• _Directions for this task_: Find the line that contains "Is the white". Then set down that line and all the lines after it, to the end of the records, exactly and with nothing added.

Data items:

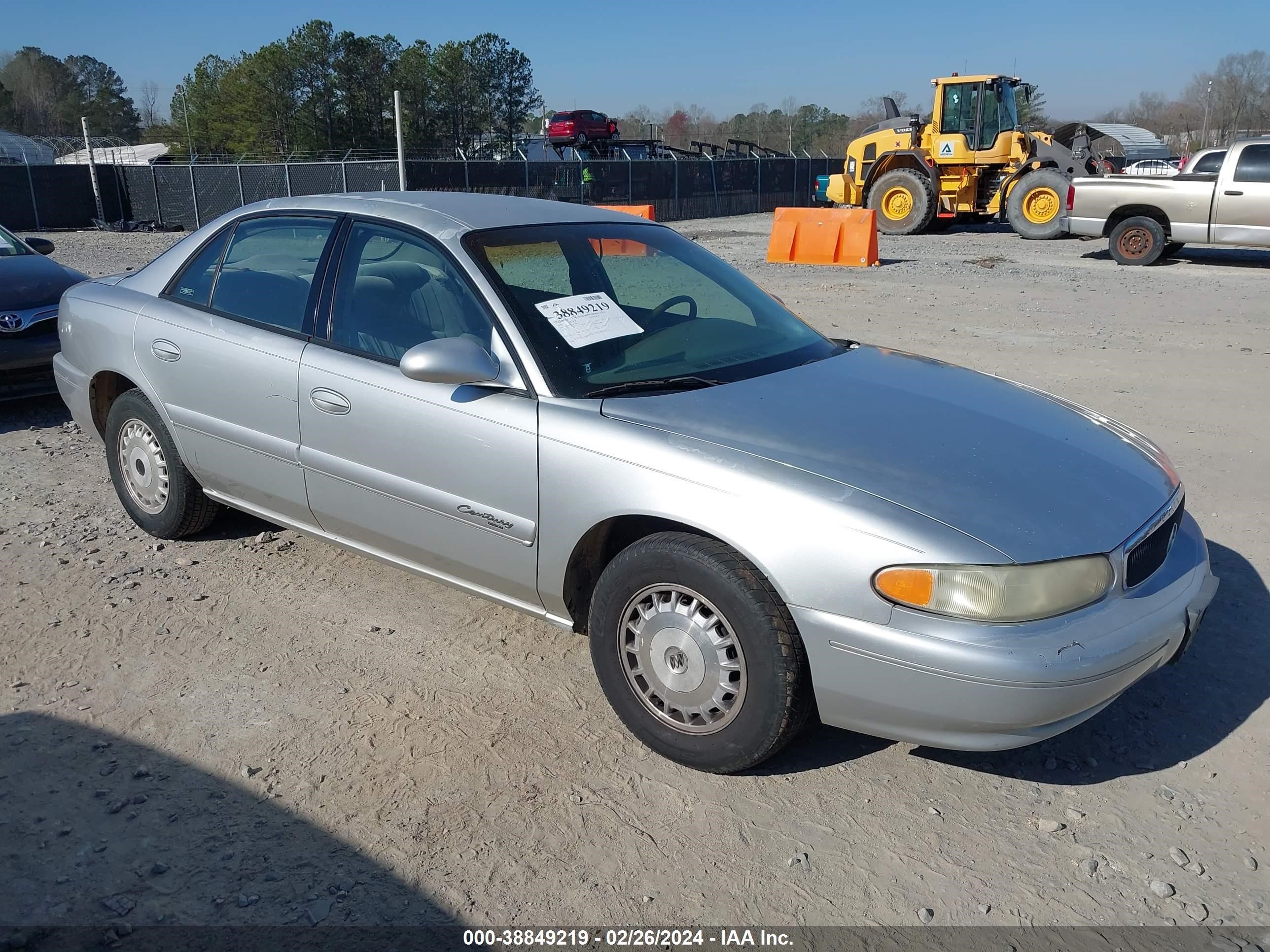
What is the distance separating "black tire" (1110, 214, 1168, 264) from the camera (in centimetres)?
1628

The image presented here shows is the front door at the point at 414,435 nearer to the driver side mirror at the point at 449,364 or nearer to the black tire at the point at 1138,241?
the driver side mirror at the point at 449,364

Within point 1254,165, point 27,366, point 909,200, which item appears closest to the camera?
point 27,366

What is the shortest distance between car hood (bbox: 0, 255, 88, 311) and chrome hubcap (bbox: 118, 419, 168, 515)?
2.88 m

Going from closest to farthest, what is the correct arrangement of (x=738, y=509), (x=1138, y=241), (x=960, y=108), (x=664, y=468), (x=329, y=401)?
1. (x=738, y=509)
2. (x=664, y=468)
3. (x=329, y=401)
4. (x=1138, y=241)
5. (x=960, y=108)

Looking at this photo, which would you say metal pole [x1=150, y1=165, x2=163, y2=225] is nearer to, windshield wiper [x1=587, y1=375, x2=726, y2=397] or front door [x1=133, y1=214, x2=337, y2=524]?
front door [x1=133, y1=214, x2=337, y2=524]

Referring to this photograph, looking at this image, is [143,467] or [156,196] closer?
[143,467]

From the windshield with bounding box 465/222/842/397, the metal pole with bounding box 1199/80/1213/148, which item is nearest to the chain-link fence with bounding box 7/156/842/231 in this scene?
the windshield with bounding box 465/222/842/397

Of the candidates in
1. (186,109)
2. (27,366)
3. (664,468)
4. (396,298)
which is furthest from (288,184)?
(186,109)

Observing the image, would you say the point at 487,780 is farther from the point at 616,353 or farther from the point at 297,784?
the point at 616,353

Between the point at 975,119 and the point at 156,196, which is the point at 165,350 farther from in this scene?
the point at 156,196

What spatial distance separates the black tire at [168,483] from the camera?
14.7 ft

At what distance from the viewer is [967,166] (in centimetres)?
2184

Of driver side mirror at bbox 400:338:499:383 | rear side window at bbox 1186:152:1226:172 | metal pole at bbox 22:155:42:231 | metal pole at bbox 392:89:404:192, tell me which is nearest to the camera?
driver side mirror at bbox 400:338:499:383

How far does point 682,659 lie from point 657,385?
0.90 m
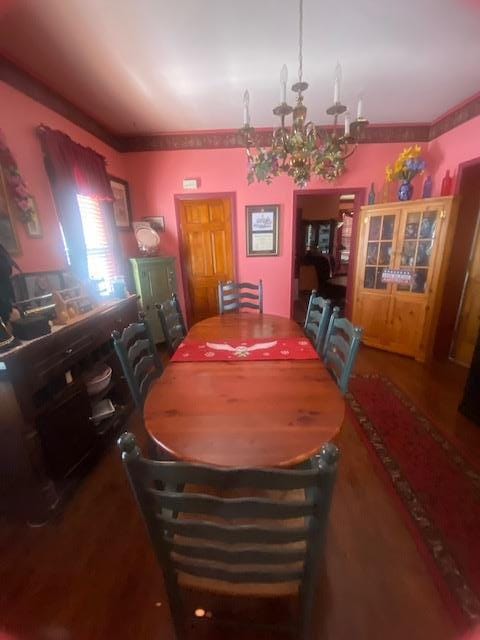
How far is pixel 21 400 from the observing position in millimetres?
1262

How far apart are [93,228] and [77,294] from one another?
1099 millimetres

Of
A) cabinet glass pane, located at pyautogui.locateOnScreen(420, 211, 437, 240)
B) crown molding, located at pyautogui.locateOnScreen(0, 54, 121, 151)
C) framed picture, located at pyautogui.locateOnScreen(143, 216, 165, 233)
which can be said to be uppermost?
crown molding, located at pyautogui.locateOnScreen(0, 54, 121, 151)

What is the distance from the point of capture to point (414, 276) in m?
2.97

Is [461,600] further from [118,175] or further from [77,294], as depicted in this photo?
[118,175]

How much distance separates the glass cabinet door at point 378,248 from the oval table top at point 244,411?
2348 millimetres

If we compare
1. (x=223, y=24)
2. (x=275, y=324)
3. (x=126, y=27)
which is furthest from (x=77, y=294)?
(x=223, y=24)

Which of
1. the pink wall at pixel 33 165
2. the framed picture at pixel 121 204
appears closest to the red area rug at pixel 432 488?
the pink wall at pixel 33 165

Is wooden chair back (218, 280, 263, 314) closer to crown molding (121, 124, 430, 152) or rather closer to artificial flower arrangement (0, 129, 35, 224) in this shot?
artificial flower arrangement (0, 129, 35, 224)

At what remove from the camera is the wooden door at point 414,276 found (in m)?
2.80

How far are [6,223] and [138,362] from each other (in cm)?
132

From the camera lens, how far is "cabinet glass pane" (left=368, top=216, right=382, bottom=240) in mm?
3146

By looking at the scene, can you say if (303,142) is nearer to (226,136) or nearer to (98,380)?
(98,380)

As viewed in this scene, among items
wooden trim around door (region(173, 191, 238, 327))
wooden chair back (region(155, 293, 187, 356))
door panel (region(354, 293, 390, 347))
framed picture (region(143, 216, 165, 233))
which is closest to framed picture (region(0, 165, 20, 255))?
wooden chair back (region(155, 293, 187, 356))

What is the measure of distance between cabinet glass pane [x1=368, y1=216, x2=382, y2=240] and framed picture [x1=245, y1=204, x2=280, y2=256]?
1.16 m
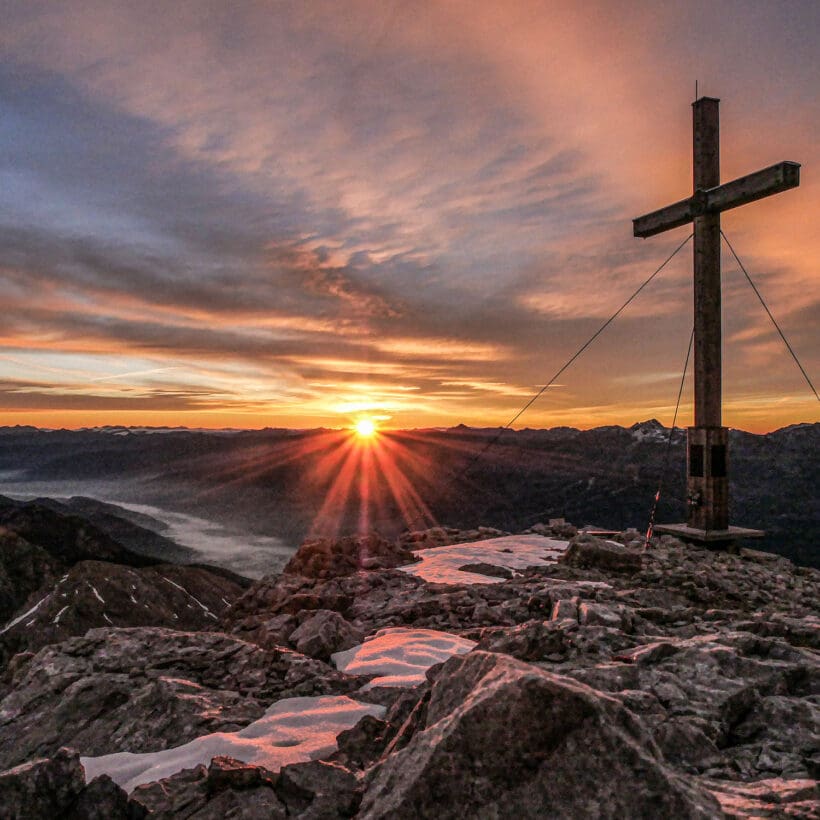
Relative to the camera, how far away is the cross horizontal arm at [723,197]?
9.75 m

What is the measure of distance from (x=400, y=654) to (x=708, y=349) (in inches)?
343

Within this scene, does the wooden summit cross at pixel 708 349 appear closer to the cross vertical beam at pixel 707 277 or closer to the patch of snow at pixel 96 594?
the cross vertical beam at pixel 707 277

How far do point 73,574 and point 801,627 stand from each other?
40.2 metres

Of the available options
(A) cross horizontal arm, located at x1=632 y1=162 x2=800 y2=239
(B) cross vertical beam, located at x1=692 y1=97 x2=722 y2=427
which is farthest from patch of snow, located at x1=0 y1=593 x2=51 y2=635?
(A) cross horizontal arm, located at x1=632 y1=162 x2=800 y2=239

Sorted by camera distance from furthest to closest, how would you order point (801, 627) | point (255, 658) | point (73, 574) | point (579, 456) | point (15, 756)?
point (579, 456) < point (73, 574) < point (255, 658) < point (801, 627) < point (15, 756)

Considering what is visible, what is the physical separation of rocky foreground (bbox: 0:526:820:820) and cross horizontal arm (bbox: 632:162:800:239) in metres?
7.06

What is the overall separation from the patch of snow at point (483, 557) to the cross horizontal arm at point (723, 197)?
7367mm

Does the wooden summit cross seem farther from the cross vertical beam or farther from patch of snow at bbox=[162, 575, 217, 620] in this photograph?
patch of snow at bbox=[162, 575, 217, 620]

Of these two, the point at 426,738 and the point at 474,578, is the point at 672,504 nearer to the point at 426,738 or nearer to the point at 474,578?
the point at 474,578

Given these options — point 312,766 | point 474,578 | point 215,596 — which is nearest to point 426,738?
point 312,766

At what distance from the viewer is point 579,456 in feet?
353

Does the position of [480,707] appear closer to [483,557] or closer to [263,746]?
[263,746]

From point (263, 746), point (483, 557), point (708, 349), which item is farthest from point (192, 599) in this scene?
point (263, 746)

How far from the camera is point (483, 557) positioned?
10.7 metres
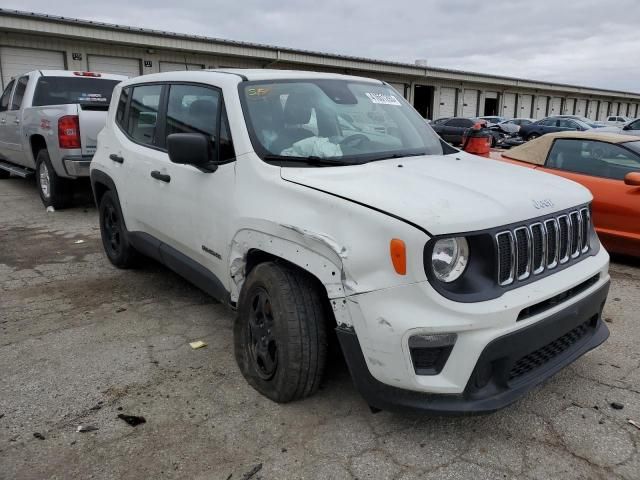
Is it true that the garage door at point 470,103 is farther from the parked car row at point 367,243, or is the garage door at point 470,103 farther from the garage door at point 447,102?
the parked car row at point 367,243

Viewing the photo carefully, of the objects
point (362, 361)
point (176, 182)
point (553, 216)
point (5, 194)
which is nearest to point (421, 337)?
point (362, 361)

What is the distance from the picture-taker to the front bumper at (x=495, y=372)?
228 cm

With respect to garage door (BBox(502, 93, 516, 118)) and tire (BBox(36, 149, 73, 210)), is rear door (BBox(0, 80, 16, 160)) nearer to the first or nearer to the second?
tire (BBox(36, 149, 73, 210))

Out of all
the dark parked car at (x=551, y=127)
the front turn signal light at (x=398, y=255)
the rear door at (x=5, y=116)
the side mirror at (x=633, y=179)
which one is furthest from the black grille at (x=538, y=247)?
the dark parked car at (x=551, y=127)

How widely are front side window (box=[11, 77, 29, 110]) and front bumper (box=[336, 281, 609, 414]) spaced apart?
27.4 ft

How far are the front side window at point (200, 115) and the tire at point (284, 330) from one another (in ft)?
2.89

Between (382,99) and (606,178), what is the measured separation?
10.3 feet

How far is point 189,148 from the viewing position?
3092mm

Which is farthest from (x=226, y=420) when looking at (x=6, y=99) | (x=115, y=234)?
(x=6, y=99)

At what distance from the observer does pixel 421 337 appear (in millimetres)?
2203

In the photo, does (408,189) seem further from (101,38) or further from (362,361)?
(101,38)

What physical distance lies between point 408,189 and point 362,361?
840mm

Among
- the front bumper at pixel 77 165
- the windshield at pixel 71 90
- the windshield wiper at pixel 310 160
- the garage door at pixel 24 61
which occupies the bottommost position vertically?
the front bumper at pixel 77 165

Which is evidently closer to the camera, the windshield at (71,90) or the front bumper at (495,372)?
the front bumper at (495,372)
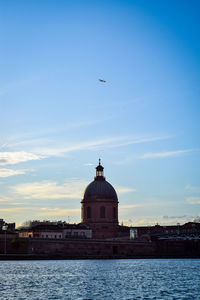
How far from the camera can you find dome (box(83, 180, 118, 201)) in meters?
130

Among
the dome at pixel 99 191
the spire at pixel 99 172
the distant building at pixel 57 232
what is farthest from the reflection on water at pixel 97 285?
the spire at pixel 99 172

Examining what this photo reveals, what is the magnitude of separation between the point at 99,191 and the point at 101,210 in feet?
13.3

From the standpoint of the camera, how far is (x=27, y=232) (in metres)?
122

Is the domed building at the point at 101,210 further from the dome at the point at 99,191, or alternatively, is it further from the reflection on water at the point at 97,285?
the reflection on water at the point at 97,285

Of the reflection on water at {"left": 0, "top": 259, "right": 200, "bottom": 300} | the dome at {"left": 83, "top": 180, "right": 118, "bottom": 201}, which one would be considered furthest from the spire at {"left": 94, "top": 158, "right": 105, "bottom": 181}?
the reflection on water at {"left": 0, "top": 259, "right": 200, "bottom": 300}

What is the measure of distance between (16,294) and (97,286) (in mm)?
8803

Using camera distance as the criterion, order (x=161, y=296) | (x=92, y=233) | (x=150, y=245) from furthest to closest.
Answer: (x=92, y=233) < (x=150, y=245) < (x=161, y=296)

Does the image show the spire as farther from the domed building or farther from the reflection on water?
the reflection on water

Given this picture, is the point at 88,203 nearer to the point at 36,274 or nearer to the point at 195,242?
the point at 195,242

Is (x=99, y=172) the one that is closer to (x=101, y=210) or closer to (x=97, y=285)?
(x=101, y=210)

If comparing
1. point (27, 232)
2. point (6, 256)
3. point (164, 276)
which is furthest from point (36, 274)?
point (27, 232)

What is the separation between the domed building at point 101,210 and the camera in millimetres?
129500

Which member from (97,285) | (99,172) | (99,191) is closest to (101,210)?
(99,191)

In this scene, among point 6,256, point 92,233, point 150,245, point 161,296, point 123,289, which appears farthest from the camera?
point 92,233
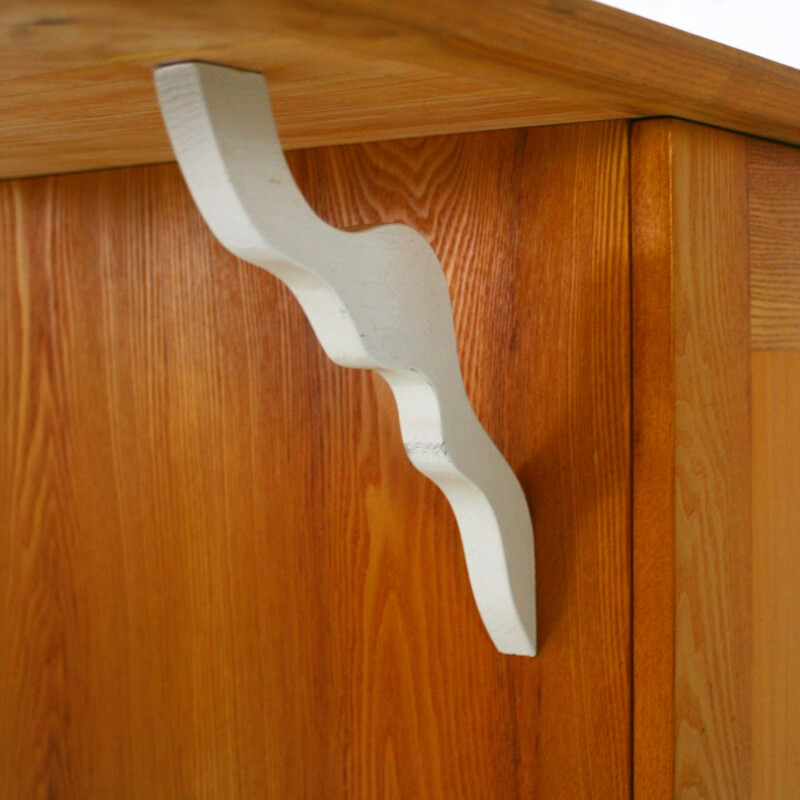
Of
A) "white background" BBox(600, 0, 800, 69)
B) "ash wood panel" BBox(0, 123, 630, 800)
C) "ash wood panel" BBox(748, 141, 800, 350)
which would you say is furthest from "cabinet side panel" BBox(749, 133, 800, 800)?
"white background" BBox(600, 0, 800, 69)

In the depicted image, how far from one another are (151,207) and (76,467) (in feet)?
0.64

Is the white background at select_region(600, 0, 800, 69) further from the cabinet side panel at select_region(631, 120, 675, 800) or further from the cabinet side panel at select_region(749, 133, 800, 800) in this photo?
the cabinet side panel at select_region(631, 120, 675, 800)

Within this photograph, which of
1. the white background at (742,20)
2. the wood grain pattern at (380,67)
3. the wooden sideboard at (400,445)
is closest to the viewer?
the wood grain pattern at (380,67)

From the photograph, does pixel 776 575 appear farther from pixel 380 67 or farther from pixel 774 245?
pixel 380 67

• _Reply_:
Is the white background at select_region(600, 0, 800, 69) further from the cabinet side panel at select_region(631, 120, 675, 800) or further from the cabinet side panel at select_region(749, 133, 800, 800) in this photo?
the cabinet side panel at select_region(631, 120, 675, 800)

Within this photograph, which of
1. the white background at (742,20)
2. the wood grain pattern at (380,67)
3. the wooden sideboard at (400,445)
is closest to the viewer?
the wood grain pattern at (380,67)

From the photograph, does pixel 776 575 appear farther from pixel 380 67 or farther from pixel 774 245?
pixel 380 67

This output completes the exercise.